Last week a couple of strange bedfellows met under the same roof in New York City. Kidscreen's fifth annual conference on Advertising and Promoting to Kids took place on one floor of the Yale Club, while on another floor a summit entitled Stop Commercial Exploitation of Children (SCEC) called attention to the effects of marketing and advertising on children's health (see p. 1004). Kidscreen promised to teach attendees how to "own fun", create "lifelong consumers", reach ethnic and minority communities, and reportedly to obtain "share of mind" and to "own kids". SCEC speakers said the end result of these marketing efforts--at a cost to corporations of more than US$12 billion a year--is a generation destined for psychosocial and physical problems.

The soaring increase in obesity and type 2 diabetes among children is a public-health crisis, plausibly linked to the "toxic environment" created in large part by the food industry. Supersize or extra-value portions mean that a single meal can provide more calories than most children require for an entire day. Advertising campaigns link food, soft drinks, and sports beverages to entertainment (movies, videos, video games, and celebrities) and toys. You can now buy Spiderman cereal and limited-edition toaster pastries. Children can make their own McDonald's Happy Meal, using Play-Doh and plastic moulds for each component; a coupon for the real thing is included with the set. The toymaker Mattel sells a Barbie doll who works at the McDonald's Playset drive-through. There, most ironically, that slimline icon can take your order for "all your fast-food favourites". Toys and books that either actually are food or are packaged with it now abound. Children can play chequers (draughts) with fruit-flavoured gummi candies (sweets), and learn to count in various calorie-filled and sugar-filled ways, through books that use sweets and cereals to teach maths.

These and other products are marketed to children through television, radio, and print media, at trade shows, in coupons, and through product placement in films and books.

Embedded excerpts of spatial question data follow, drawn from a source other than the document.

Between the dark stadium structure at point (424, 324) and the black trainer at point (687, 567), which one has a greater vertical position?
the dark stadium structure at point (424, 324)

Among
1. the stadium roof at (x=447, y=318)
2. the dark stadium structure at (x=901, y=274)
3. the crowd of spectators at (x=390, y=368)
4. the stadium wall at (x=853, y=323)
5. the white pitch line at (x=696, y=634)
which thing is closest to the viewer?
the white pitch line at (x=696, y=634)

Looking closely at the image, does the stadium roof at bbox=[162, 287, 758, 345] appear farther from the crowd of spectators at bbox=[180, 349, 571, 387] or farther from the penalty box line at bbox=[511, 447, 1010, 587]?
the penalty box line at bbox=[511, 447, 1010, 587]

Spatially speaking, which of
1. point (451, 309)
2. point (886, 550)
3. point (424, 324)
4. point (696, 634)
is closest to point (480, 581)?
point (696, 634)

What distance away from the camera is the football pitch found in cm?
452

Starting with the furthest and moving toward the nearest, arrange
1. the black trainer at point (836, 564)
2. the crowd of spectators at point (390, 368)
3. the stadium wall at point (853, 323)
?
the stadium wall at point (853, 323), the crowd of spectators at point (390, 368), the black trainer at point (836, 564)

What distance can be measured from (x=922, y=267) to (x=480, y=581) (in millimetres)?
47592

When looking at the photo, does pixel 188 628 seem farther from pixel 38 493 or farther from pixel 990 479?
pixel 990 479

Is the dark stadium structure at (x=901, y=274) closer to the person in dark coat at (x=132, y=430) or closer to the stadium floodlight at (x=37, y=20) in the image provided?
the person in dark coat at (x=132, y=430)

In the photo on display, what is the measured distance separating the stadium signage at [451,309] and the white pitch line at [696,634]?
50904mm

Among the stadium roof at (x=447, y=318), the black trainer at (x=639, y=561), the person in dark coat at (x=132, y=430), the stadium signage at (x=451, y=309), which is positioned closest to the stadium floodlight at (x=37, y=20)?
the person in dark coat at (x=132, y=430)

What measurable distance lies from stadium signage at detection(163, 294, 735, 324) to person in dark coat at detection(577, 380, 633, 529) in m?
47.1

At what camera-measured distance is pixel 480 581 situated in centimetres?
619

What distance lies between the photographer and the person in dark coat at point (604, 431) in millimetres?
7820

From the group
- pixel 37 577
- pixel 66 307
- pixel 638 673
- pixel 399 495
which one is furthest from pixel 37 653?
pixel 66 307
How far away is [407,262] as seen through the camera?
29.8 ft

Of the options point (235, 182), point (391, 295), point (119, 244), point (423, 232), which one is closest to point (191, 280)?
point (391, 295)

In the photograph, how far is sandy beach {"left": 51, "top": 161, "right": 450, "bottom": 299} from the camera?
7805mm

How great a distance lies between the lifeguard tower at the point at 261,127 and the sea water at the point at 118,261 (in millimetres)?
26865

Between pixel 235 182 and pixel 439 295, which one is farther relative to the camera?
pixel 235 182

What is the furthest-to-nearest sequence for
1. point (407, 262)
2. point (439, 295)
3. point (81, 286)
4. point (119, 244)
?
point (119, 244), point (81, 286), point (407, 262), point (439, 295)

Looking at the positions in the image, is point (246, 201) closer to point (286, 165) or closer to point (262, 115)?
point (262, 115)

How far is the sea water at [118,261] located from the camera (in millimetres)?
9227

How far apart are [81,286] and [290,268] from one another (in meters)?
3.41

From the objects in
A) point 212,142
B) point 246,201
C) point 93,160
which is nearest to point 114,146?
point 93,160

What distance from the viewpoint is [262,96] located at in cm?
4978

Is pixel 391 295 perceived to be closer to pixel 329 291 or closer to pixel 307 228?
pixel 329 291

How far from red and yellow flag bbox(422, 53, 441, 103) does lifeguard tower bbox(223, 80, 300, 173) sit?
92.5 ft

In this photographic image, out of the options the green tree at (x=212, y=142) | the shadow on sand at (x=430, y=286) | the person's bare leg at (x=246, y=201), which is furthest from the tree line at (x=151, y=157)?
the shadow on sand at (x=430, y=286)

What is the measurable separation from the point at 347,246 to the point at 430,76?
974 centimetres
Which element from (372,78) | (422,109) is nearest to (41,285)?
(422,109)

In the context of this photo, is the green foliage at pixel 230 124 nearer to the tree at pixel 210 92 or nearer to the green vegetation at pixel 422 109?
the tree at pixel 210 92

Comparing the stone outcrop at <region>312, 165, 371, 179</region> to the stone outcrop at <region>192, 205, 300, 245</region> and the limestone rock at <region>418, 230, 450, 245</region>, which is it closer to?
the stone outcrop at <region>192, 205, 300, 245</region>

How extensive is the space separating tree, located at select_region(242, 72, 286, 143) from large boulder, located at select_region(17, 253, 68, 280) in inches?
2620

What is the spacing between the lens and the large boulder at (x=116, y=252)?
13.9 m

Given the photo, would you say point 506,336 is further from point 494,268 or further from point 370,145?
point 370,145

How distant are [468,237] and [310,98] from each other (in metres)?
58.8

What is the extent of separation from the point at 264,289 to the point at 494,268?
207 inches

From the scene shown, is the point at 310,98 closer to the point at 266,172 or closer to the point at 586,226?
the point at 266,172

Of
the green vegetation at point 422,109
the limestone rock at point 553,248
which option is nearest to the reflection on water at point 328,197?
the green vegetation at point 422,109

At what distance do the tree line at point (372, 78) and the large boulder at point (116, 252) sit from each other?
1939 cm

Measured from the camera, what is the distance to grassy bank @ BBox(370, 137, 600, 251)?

Soft-drink companies have pouring-rights contracts in schools; fast-food chains sell burgers, tacos, and the rest of their fare in school and hospital cafeterias; and the in-school television network Channel One serves up 2 minutes' advertising in its daily 12-minute newscast. Marketing to children is a recent phenomenon; in the past 10 years, however, it has exploded in volume and variety. Companies increasingly do market research online, through panels and chat rooms, where growing pools of computer-literate children provide unfiltered responses more useful than any survey. These children are eagerly sought online as research subjects.

But children are not the only ones being exploited. Uninformed parents sign up their children on marketing sites that masquerade as educational ventures. And nutritionists are aggressively recruited by the food industry to lend legitimacy to their methods and products. These relationships, which can be extremely confusing to consumers, often go undisclosed on the resulting websites and in factsheets and published papers.

What can be done about this truly toxic state of affairs? Some solutions are obvious: nutrition professionals need to divorce themselves from the food industry, or at least declare with whom they are working. Parents need to wake up and smell the chip fat: fast-food chains are not educational institutions, no matter how many maths and reading flash-cards they hand out. More radical solutions should be considered: taxing soft drinks and fast foods; subsidising nutritious foods, like fruits and vegetables; labelling the content of fast food; and prohibiting marketing and advertising to children. An advertising ban similar to that on tobacco advertising has been recommended to the European Union. In the USA, litigation inspired by the success of the tobacco lawsuits is underway; parallels between the tactics of the tobacco and food industries are striking.

At the SCEC summit, Michael Brody, who chairs the American Academy of Child and Adolescent Psychiatry's television and media committee, said, "Just like paedophiles, marketers have become child experts". Strong words, perhaps. But it is time to return parents, teachers, and public-health professionals to their rightful roles as the real experts on children.